## EXTRACTO DEL DOCUMENTO
INDIGNA MUCHO LA SITUACIÓN DE LA que fuimos testigos desde la mañana del jueves de la semana que termina: la Dijín entró en las oficinas de Paloquemao, donde se adelantan la mayoría de los procesos judiciales de este país, y capturó a 11 funcionarios de la rama. La corrupción en el Estado es escandalosa.
Pero duele mucho más que ésta llegue a quien es la última palabra a la hora de adjudicar derechos o negarlos. A la hora de imponer por ley la justicia. No es concebible.
No es posible que sea presumible —como hoy lo es— que entre unos funcionarios de la rama se haya instalado una mafia que cobra, cual sicario de calle, por beneficiar uno u otro proceso que el mejor postor esté dispuesto a pagar. Y así nos vamos enterando: 11 personas, entre ellas dos jueces de garantías, fueron capturadas porque, todo lo indica, crearon una organización criminal que cobraba entre $500.000 y $100 millones por direccionar unos procesos, favorecer otros o desaparecer los convenientes para su clientela, que debería ser la ciudadanía en general y no un puñado de interesados en torcer la ley con dinero. Pero no. Ya un juez, incluso, avaló dichas capturas.

## CONSIGNA 1
En el texto sobre las capturas en Paloquemao, ¿por qué acciones cobraba la organización criminal? Enuméralas todas.
## CONSIGNA 2
Prosigue el texto sobre las capturas en Paloquemao a partir de su última oración.

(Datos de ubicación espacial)

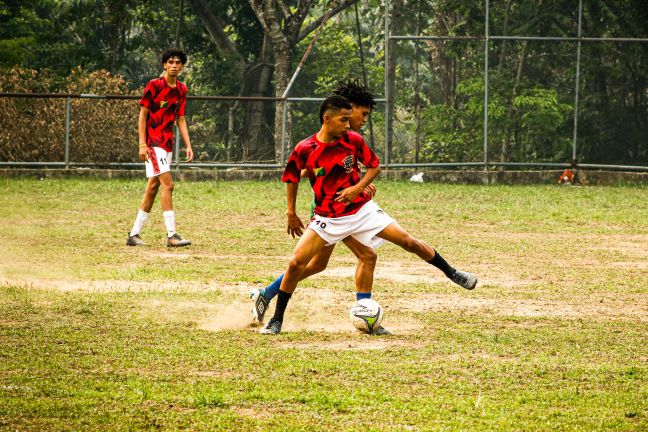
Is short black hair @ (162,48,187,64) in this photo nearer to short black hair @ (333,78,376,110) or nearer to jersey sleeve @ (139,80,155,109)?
jersey sleeve @ (139,80,155,109)

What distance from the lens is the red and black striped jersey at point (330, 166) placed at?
775 centimetres

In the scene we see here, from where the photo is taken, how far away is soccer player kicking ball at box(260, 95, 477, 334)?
25.4 feet

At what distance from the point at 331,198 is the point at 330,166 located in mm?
218

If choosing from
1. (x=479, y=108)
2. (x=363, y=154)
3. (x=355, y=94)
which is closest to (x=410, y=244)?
(x=363, y=154)

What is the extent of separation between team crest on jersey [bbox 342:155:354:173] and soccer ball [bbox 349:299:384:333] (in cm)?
90

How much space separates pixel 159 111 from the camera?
13234 millimetres

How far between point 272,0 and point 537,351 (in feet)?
65.1

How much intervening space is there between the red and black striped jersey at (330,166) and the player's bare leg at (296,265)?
0.61ft

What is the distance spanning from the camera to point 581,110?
21969 millimetres

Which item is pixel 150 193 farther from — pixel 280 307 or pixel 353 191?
pixel 353 191

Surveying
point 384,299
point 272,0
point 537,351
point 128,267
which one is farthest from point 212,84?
point 537,351

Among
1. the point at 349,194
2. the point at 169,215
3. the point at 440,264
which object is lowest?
the point at 169,215

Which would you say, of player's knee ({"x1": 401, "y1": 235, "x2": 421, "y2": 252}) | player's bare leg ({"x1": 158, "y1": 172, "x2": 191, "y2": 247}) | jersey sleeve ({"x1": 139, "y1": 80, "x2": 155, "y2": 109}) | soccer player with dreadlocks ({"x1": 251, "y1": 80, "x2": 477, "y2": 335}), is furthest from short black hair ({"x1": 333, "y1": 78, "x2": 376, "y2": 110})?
jersey sleeve ({"x1": 139, "y1": 80, "x2": 155, "y2": 109})

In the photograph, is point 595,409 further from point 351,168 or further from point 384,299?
point 384,299
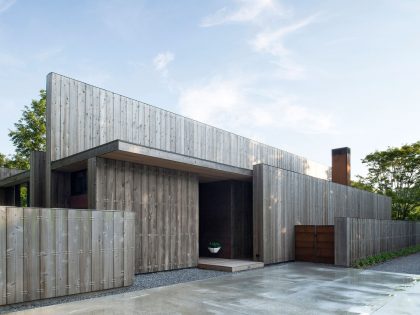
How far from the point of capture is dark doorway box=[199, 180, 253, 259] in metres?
12.8

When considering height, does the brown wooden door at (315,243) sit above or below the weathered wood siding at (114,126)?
below

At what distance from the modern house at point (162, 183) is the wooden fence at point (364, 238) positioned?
1.89 metres

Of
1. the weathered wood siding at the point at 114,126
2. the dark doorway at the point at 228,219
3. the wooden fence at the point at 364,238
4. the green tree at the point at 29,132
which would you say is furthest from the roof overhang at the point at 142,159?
the green tree at the point at 29,132

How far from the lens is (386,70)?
1273 centimetres

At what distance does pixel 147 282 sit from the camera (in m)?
8.27

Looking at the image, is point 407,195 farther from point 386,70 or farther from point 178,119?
point 178,119

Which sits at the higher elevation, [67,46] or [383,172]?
[67,46]

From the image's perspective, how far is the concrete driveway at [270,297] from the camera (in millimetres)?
5819

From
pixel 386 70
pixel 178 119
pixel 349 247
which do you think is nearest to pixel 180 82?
pixel 178 119

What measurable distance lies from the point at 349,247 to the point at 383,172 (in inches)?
594

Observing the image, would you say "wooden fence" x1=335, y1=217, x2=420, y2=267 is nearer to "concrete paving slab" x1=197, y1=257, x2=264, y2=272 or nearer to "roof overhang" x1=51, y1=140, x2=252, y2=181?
"concrete paving slab" x1=197, y1=257, x2=264, y2=272

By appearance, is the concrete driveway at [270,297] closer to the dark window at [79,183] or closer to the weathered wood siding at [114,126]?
the dark window at [79,183]

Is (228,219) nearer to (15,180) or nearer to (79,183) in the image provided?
(79,183)

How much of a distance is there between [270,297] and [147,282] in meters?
3.03
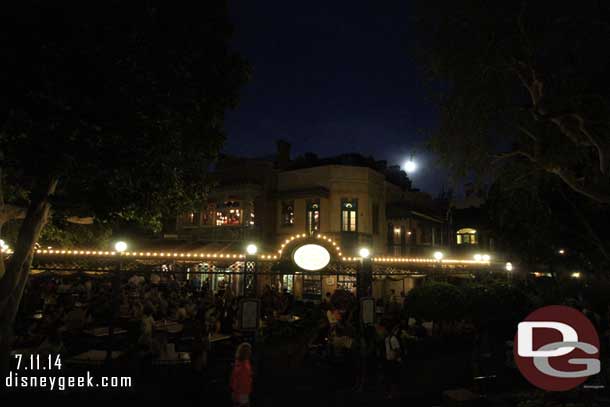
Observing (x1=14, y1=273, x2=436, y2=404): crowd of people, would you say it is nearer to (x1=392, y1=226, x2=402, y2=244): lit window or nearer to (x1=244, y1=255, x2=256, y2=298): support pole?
(x1=244, y1=255, x2=256, y2=298): support pole

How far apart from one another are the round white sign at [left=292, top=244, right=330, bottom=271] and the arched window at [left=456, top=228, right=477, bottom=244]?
32.9 meters

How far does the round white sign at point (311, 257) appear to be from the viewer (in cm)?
1021

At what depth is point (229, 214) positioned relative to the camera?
26.0 meters

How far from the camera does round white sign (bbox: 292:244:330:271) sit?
33.5 feet

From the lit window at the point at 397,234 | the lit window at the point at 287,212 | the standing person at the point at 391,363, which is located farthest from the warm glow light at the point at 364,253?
the lit window at the point at 397,234

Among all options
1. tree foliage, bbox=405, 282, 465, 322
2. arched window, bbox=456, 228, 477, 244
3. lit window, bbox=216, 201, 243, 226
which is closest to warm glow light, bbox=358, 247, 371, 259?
tree foliage, bbox=405, 282, 465, 322

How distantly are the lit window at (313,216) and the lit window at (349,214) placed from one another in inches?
57.7

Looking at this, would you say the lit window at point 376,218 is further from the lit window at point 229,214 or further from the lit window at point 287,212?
the lit window at point 229,214

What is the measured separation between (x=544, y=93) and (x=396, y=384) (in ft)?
26.8

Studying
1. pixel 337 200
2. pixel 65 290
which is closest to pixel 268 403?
pixel 65 290

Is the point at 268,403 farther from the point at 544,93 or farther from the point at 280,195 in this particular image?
the point at 280,195

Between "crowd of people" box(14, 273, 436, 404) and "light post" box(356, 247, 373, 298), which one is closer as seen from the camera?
"crowd of people" box(14, 273, 436, 404)

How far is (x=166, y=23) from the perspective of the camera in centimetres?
827

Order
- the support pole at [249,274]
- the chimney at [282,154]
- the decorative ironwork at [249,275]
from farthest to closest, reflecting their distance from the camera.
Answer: the chimney at [282,154] < the decorative ironwork at [249,275] < the support pole at [249,274]
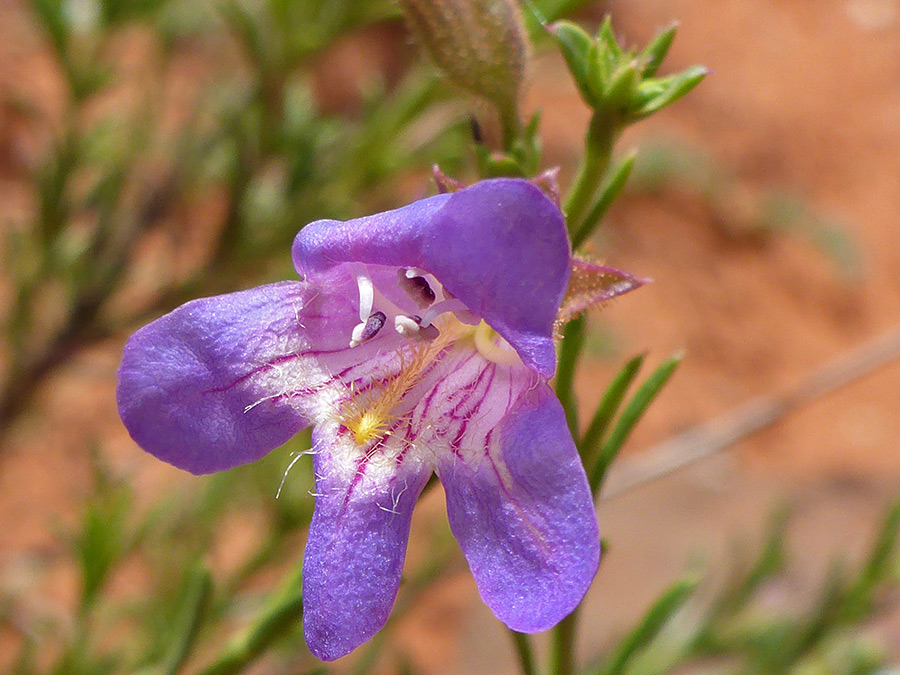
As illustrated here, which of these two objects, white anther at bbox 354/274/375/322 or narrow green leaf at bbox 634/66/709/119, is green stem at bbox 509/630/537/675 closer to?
white anther at bbox 354/274/375/322

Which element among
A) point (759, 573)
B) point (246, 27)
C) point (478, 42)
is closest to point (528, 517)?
point (478, 42)

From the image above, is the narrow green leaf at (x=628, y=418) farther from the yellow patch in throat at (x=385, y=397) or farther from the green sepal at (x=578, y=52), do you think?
the green sepal at (x=578, y=52)

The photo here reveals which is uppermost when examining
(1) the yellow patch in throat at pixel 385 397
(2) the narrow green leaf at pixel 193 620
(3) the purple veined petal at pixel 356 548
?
(1) the yellow patch in throat at pixel 385 397

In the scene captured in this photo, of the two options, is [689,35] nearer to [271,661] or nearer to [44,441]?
[44,441]

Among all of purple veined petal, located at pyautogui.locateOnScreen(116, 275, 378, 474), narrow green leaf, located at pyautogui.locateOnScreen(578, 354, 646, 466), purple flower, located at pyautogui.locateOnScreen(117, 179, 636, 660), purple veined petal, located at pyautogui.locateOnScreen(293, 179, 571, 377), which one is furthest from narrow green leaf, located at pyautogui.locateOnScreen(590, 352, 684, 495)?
purple veined petal, located at pyautogui.locateOnScreen(116, 275, 378, 474)

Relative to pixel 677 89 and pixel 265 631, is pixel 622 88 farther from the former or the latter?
pixel 265 631

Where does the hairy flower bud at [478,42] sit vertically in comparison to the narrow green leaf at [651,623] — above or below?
above

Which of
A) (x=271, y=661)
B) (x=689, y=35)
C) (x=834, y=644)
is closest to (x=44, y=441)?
(x=271, y=661)

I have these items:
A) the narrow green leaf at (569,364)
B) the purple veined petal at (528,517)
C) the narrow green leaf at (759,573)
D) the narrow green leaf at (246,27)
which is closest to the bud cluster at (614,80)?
the narrow green leaf at (569,364)
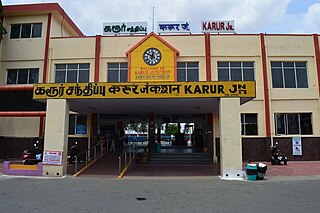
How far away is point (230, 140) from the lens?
12531mm

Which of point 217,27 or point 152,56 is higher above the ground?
point 217,27

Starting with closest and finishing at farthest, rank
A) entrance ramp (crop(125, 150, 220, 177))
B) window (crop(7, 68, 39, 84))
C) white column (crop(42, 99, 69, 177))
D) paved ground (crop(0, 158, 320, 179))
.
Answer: white column (crop(42, 99, 69, 177)) < paved ground (crop(0, 158, 320, 179)) < entrance ramp (crop(125, 150, 220, 177)) < window (crop(7, 68, 39, 84))

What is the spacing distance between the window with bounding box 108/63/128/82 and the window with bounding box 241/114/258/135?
8576 millimetres

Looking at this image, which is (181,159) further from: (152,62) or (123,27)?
(123,27)

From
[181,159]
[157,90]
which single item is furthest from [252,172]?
[181,159]

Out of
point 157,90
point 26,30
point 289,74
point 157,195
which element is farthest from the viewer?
point 26,30

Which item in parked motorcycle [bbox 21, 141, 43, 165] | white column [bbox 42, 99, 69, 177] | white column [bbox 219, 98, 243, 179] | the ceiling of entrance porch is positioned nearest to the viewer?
white column [bbox 219, 98, 243, 179]

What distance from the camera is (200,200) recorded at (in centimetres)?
790

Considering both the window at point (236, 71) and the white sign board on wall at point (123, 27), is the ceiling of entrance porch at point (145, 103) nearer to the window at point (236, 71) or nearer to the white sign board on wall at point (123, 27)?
the window at point (236, 71)

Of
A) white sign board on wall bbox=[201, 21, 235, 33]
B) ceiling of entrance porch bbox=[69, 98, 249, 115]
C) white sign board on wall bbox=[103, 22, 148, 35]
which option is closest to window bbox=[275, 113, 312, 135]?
ceiling of entrance porch bbox=[69, 98, 249, 115]

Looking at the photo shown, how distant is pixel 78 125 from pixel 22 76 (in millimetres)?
5564

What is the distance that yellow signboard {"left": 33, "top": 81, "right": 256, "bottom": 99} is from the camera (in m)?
12.6

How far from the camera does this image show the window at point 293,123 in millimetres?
18750

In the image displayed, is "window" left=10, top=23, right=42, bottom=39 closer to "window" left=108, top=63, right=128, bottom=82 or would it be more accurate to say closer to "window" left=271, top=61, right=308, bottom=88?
"window" left=108, top=63, right=128, bottom=82
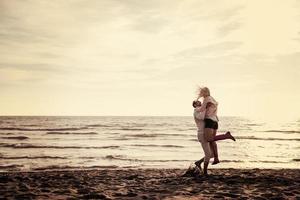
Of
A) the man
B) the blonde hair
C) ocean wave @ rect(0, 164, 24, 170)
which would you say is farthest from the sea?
the blonde hair

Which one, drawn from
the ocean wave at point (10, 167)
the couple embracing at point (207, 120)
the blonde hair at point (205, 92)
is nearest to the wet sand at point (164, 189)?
the couple embracing at point (207, 120)

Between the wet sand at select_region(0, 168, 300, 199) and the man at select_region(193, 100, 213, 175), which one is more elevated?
the man at select_region(193, 100, 213, 175)

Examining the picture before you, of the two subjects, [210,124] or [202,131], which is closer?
[210,124]

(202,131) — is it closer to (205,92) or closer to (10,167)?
(205,92)

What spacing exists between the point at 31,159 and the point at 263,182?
13.9 m

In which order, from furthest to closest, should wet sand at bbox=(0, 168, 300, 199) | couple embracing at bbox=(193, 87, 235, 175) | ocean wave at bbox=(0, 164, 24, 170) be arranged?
1. ocean wave at bbox=(0, 164, 24, 170)
2. couple embracing at bbox=(193, 87, 235, 175)
3. wet sand at bbox=(0, 168, 300, 199)

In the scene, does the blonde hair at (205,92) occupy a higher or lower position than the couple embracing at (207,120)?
higher

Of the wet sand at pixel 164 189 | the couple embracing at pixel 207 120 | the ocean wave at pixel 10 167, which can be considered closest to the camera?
the wet sand at pixel 164 189

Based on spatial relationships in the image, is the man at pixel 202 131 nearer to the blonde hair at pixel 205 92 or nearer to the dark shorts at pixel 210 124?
the dark shorts at pixel 210 124

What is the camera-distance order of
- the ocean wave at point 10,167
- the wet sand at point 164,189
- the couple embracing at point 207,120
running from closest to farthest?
the wet sand at point 164,189 → the couple embracing at point 207,120 → the ocean wave at point 10,167

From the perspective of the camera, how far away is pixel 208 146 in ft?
30.4

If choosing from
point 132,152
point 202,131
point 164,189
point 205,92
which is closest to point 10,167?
point 132,152

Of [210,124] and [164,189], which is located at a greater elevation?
[210,124]

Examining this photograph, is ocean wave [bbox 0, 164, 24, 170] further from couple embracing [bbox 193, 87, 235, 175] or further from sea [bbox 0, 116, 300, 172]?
couple embracing [bbox 193, 87, 235, 175]
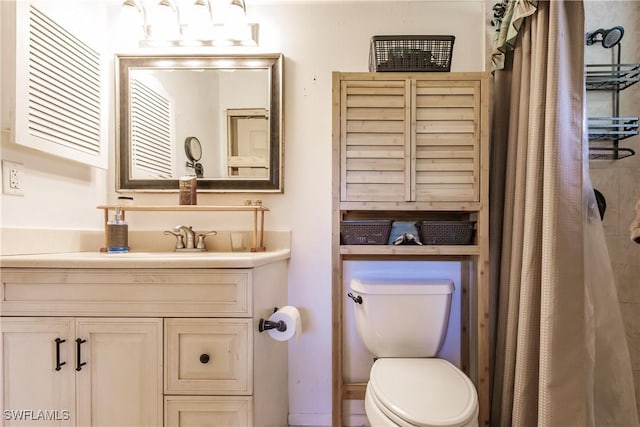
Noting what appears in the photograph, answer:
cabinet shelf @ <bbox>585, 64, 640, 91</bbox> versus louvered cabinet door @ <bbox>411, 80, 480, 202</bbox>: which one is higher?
cabinet shelf @ <bbox>585, 64, 640, 91</bbox>

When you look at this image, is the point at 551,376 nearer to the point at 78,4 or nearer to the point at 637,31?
the point at 637,31

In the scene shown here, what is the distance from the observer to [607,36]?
4.90 ft

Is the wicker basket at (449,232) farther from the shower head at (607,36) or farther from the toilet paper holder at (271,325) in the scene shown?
the shower head at (607,36)

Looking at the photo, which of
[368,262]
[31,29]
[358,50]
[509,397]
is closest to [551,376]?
[509,397]

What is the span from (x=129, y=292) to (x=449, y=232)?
1.27m

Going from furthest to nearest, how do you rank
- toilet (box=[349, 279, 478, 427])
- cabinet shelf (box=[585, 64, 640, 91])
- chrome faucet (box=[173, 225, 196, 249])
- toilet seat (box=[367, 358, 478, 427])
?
1. chrome faucet (box=[173, 225, 196, 249])
2. cabinet shelf (box=[585, 64, 640, 91])
3. toilet (box=[349, 279, 478, 427])
4. toilet seat (box=[367, 358, 478, 427])

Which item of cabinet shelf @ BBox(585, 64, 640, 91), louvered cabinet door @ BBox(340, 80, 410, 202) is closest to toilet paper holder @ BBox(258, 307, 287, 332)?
louvered cabinet door @ BBox(340, 80, 410, 202)

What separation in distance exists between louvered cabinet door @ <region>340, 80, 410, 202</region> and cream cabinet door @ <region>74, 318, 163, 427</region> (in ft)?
2.98

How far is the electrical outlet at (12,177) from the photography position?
1156 millimetres

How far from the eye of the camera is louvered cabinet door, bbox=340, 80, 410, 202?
4.44 feet

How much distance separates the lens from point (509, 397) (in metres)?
1.23

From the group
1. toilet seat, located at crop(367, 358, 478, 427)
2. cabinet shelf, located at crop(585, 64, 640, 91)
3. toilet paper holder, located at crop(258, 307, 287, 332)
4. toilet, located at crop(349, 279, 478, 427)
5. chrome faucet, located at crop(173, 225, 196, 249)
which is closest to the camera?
toilet seat, located at crop(367, 358, 478, 427)

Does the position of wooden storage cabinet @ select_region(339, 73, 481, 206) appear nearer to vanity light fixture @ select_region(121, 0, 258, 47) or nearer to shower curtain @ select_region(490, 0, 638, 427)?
shower curtain @ select_region(490, 0, 638, 427)

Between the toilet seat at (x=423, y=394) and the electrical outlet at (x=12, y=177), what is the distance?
1550 millimetres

## RESPUESTA 1
- Direccionar unos procesos
- Favorecer otros
- Desaparecer los convenientes para su clientela

## RESPUESTA 2
Los cargos: concierto para delinquir, falsedad ideológica en documento público, prevaricato por acción, concusión, cohecho, revelación de secreto y tráfico de influencias. Esto daría 20 años de cárcel aproximadamente, pero, sobre todo, un reproche ético incuestionable a estas alturas. Para mirar con lupa lo que estuvo —¿está?— sucediendo a nuestras espaldas. La forma en la que unos funcionarios manosean nuestros derechos como si fuera un juego de salón.
La operación de la Fiscalía fue impecable. No sobra recordarlo, ni mucho menos reconocerlo. Para evitar prender las alarmas antes de tiempo, las órdenes de capturas fueron emitidas desde Boyacá. Cuando se hicieron las capturas, se adelantaron allanamientos en las casas y en los despachos de los jueces. Todo fue gracias a un testigo: un extraditable que dijo haber pagado una alta cifra a dichos funcionarios. A él se sumaron un excompañero de los 11, pruebas técnicas y documentales. El sistema electrónico de rotación —que elige el juzgado para el expediente— al parecer era usado para direccionar los casos hacia estos jueces comprados, para que fallaran a la conveniencia de lo que la plata dijera. Deplorable. Las palabras no alcanzan.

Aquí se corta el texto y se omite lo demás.